WHAT IS REQUIRED → Sort through the entries below and pull out lines containing the word "Black".

EXERCISE DATA →
-- Opening Marker --
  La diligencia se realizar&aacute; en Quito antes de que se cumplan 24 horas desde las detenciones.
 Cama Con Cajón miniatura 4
-- Closing Marker --
-- Opening Marker --
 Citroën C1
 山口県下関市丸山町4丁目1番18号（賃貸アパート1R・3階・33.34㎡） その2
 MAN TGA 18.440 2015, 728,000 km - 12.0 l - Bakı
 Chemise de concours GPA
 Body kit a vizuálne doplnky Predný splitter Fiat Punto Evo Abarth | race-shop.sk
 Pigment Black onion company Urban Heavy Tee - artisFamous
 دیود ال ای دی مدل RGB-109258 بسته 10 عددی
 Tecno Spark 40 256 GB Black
-- Closing Marker --
-- Opening Marker --
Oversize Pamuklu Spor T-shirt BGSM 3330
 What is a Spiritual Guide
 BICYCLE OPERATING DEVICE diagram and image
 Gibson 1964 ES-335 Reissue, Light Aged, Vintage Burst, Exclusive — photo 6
-- Closing Marker --
ANSWER AREA →
 Pigment Black onion company Urban Heavy Tee - artisFamous
 Tecno Spark 40 256 GB Black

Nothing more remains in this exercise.